One of my favorite research resources for articles is an expert interview.  An interview from someone who really knows their stuff doesn't just provide soundbites for the article, it can often provide thought-provoking extras and maybe even send the article off on a completely new tangent.  Without the interview, we might be just rehashing the same old research someone else already conducted, providing no new viewpoints or information.

I like to reach for the top when I go after an interview.  I want to get the most influential person I can, the person who is making the policies and who has the power to create change.  I want people who are working on the subject every day, from every angle.  I want people opposing viewpoints, I want controversy.

Sometimes I have a vague idea for an article and I conduct an interview just to see what ideas pop up.  I got a great article out of an interview I conducted with my son's Boy Scout leader.  It turned into my first feature story, and I'm very proud of it.

This time around, I have a very specific idea of where I want to go.  I'm writing an article about advocating for kids on the autism spectrum.  I know from my own experience and from other moms I talk to that dealing with the schools is difficult.  Even though we are supposed to be on the same team, it often feels like we aren't.  I work with a professional advocate to navigate the system.
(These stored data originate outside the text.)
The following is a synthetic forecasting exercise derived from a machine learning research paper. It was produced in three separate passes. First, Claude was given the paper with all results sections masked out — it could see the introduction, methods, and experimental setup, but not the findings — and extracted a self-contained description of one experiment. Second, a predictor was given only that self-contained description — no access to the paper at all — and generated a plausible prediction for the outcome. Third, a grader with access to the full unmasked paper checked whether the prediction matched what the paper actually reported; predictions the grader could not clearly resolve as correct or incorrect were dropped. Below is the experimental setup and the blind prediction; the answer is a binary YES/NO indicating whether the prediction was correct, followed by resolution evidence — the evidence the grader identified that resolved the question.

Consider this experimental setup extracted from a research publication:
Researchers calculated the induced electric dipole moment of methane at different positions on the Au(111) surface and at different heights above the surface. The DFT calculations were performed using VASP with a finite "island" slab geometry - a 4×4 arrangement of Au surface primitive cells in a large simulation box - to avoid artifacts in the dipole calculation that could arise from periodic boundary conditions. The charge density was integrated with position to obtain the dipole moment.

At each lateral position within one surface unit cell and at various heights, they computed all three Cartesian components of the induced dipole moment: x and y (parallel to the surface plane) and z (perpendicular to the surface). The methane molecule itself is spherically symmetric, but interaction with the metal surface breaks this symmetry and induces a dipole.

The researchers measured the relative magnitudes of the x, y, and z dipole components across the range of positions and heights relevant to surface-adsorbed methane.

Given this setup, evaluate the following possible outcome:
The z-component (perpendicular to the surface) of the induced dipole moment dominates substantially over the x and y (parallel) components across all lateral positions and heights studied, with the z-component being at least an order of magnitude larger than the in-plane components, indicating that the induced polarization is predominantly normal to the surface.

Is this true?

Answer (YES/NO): YES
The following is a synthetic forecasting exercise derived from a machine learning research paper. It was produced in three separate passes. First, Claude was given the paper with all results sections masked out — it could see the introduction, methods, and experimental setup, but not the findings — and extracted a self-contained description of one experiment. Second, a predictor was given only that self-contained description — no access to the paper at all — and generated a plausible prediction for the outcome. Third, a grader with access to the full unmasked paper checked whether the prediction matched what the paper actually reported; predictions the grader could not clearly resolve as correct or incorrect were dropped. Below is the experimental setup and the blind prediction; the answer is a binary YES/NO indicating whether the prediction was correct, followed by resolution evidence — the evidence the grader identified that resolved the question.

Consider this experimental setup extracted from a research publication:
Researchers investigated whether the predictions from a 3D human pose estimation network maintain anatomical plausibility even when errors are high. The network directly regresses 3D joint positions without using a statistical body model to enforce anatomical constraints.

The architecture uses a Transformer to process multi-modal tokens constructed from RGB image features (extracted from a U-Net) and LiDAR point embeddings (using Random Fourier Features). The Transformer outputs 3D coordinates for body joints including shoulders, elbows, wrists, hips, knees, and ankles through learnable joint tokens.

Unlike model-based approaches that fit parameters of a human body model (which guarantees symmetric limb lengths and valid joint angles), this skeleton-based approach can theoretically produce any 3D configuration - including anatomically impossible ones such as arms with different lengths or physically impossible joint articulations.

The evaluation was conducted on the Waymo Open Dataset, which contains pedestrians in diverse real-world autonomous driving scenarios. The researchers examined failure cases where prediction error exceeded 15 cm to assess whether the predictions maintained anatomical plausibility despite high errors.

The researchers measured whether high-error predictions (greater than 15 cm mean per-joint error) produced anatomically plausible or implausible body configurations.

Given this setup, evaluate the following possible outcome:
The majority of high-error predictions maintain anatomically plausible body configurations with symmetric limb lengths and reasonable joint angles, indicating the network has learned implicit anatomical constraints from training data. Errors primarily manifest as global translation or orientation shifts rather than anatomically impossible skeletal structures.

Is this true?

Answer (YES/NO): NO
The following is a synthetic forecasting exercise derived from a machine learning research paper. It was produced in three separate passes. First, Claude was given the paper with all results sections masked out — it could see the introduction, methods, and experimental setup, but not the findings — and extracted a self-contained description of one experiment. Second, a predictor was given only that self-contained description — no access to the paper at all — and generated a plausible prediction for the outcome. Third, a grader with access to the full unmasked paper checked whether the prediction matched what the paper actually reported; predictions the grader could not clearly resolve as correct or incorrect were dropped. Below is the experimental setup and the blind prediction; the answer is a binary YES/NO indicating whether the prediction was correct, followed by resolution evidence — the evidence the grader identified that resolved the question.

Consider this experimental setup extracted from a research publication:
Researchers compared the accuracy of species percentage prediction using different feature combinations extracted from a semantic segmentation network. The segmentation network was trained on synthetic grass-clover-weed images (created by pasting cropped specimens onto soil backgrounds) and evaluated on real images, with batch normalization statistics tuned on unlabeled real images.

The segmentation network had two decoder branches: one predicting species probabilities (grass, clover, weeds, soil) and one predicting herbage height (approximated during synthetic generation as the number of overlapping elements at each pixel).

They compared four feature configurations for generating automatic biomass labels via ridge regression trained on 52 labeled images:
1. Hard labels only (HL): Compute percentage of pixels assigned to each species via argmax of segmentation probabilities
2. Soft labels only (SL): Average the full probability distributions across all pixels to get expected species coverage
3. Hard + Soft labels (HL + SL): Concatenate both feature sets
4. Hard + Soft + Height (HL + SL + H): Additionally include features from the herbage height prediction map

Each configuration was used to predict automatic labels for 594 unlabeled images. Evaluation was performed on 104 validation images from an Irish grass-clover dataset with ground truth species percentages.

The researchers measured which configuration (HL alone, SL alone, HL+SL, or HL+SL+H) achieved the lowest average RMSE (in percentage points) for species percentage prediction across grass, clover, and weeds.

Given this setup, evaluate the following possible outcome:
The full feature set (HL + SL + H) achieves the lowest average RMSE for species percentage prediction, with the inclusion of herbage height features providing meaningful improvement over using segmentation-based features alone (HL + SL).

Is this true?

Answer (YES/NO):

When picking my interview subjects, I decided to snag the exact people who are at odds with each other.  I want the director of special education for the school district and the director of the advocacy program.  Two rivals, facing off.  I'm looking forward to hearing what each one has to say, where their opinions are the same, and where they differ.  Finding the common ground is going to be the meat of the article, but figuring out why there are differences in the first place might not only make some nice garnish, but could even provide fodder for a second piece.